The episode featured Richard O'Callaghan playing the rogue droid called "Hogey the Roguey". Hogey was a character from the aborted movie, and O'Callaghan had years earlier played the role during the pre-production script readings of the movie. O'Callaghan subsequently appeared on Red Dwarf: Back to Earth playing the "creator" tracked down by the crew.

The episode began with a scene depicting Rimmer's father played by Simon Treves. Rimmer's father had previously appeared in the series II episode "Better Than Life", where he was played by John Abineri.

The simulant leader "Dominator Zlurth" was played by Gary Cady, who reportedly did not realise he was shooting a comedy until after his first scene.

The episode was dedicated to the memory of Peter Wragg, the BBC Visual Effects Designer who created the original spaceship models for Red Dwarf, and oversaw the effects for the first seven series.

==Cultural references==
The psychological experiment performed on young Rimmer at the beginning of the episode, in which an unsuspecting student gives erroneous answers to simple questions in order to conform to the behaviour of his peers, is based on the Asch conformity experiments conducted by Solomon Asch in the 1950s.

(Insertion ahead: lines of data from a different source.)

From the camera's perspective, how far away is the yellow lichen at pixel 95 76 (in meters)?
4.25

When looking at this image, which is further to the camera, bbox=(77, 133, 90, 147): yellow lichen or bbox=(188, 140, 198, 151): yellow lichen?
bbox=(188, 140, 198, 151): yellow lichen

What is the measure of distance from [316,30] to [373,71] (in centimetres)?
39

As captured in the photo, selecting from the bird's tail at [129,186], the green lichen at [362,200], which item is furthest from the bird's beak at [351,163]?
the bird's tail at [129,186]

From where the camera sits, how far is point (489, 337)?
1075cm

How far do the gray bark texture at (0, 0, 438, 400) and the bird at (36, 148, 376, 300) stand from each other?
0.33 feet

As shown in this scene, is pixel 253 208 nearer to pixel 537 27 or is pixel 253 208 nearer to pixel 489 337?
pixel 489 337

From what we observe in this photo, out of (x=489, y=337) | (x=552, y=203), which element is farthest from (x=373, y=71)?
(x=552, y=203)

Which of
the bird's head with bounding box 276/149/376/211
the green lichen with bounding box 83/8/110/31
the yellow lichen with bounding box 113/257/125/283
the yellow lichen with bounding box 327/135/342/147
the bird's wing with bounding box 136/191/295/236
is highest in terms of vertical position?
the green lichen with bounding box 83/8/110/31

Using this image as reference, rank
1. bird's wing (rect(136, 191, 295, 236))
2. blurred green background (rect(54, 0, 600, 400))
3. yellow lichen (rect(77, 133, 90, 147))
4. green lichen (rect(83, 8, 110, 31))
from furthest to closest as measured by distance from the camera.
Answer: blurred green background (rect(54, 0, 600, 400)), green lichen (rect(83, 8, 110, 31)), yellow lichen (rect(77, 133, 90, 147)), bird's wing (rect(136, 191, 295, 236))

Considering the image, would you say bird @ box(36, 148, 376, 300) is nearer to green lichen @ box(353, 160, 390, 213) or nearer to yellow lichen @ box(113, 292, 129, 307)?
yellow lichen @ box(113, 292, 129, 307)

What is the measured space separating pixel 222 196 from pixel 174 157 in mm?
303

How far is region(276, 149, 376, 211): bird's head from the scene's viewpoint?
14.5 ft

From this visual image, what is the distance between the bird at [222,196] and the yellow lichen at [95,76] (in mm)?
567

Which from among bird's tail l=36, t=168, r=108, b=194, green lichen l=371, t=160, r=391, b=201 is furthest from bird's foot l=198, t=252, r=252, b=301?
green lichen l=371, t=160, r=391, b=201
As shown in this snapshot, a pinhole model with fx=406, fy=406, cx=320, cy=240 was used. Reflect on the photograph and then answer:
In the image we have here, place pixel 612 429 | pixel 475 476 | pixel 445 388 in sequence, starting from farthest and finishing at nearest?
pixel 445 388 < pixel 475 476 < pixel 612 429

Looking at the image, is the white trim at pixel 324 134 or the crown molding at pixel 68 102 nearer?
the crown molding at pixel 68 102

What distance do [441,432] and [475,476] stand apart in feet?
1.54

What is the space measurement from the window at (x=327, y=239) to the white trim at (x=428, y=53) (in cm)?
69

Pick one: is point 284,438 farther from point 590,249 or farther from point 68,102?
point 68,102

The episode takes several inspirations from the second Star Wars film, The Empire Strikes Back. The Red Dwarf crew are pursued into an asteroid field and hide inside an asteroid in a similar manner to the crew of the Millennium Falcon in Empire, with several shots in the episode referencing those in the original film. Later in the episode, Rimmer gets a message informing him that his father isn't his biological father, which is a send off of the revelation that Darth Vader is Luke Skywalker's father.

==Critical reception==
Reviews for the sixth episode were positive. SFX gave it 4.5 stars out of five stating that "Red Dwarf X ends on a high note with probably the best episode of the series" and said that "we sorely hope there is more Red Dwarf". Starburst gave it eight stars out of ten, and said that the episode "saw the show go out on an appropriate high." Similarly Radio Times called the episode "chock-full of zingers" and said that with "ratings for this tenth series consistently topping one million, let's hope we get some further adventures soon."